Se perderam a noção da
importância das eleições presidenciais, tenham a coragem de o dizer. Se
acham que elas são, naturalmente, muito menos importantes do que vocês,
admitam-no. Mas não cometam a cobardia de endossar as vossas preguiças e
indiferenças a todo um povo.
Vou dar-vos uma novidade. Os
comentários televisivos, quando são vistos por bastante gente, chegam a
trezentas mil pessoas. É muito. Mas é bastante menos do que os debates
televisivos entre candidato presidenciais: o Sampaio da Nóvoa Vs.
Marcelo chegou a um milhão e quatrocentos mil espectadores. Há muita
gente interessada.
Mas há também, ainda é sempre, um esforço em
curso para adormecer o país, esbater as diferenças e desvalorizar as
suas escolhas. É fácil de fazer: basta não mencionar os programas
políticos dos candidatos, quando os há, e selecionar as imagens mais
fúteis e os comentários mais inúteis.

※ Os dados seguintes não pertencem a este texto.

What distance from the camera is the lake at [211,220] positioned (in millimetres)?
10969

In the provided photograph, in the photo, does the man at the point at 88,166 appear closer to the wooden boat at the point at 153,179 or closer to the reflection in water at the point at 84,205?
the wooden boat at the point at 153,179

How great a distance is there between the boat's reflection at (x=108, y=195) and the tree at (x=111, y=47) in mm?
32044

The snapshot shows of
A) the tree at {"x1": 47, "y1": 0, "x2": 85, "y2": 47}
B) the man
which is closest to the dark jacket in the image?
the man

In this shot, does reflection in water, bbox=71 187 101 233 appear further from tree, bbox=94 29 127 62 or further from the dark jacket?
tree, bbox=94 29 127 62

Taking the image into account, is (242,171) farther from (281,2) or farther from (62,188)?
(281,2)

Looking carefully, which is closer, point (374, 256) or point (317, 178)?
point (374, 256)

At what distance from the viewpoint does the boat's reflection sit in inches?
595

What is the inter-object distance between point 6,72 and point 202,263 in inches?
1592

No fim, embrulhar e proclamar que a
culpa é do povo, que supostamente não se interessou.
Este
processo, que convém muito ao tipo de elitismo egoísta vigente em
Portugal — aquele elitismo que consiste em empurrar o resto da população
para baixo em vez de a puxar para cima — esvazia a democracia e atrasa o
país.
Gostaria de dizer que, quando Ninguém se preocupa com isto,
Toda a Gente se prejudica. Mas é mais complexo do que isso. Alguns
sofrem com este estado de coisas. Outros beneficiam.